Work to be completed: Report every line in the entries below that contains the word "visual", copying each one in full. Upper and lower case must match.

Excerpt from a dataset:
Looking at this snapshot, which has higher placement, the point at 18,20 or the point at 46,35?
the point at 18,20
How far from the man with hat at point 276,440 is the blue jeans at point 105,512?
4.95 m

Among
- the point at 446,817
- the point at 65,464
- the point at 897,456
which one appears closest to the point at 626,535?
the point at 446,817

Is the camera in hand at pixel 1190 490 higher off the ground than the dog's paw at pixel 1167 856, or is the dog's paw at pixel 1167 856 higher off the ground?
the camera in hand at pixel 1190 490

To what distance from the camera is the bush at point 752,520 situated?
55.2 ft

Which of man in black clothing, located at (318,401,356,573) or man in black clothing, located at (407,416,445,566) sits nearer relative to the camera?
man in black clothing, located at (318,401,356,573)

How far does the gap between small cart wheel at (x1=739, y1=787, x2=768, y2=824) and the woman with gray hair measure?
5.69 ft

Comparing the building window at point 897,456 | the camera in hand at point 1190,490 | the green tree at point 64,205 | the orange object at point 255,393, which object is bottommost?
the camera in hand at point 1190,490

==

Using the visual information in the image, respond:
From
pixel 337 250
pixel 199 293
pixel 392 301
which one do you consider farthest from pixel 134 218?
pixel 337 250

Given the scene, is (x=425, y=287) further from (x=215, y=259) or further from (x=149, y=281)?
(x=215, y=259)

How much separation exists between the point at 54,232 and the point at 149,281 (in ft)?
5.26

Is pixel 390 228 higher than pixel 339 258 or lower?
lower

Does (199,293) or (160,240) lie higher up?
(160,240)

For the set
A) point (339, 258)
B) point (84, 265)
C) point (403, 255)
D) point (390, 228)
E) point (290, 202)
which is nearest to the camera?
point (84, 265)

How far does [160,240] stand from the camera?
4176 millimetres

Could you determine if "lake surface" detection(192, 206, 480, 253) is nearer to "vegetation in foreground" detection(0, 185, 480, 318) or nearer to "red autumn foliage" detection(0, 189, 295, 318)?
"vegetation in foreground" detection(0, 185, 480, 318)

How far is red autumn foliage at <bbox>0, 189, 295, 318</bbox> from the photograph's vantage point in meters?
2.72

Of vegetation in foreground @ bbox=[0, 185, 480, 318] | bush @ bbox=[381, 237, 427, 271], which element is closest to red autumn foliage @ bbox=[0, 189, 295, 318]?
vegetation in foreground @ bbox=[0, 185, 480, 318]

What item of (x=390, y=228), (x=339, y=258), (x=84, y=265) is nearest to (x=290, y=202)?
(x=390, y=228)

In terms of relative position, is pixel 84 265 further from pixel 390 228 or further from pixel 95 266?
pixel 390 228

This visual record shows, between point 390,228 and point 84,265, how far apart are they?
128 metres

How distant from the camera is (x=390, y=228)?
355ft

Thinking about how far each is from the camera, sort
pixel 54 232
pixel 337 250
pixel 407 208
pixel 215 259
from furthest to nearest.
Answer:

Completed task:
Using the visual information in the image, respond:
This visual record shows, between point 390,228 and point 84,265, how far apart are they?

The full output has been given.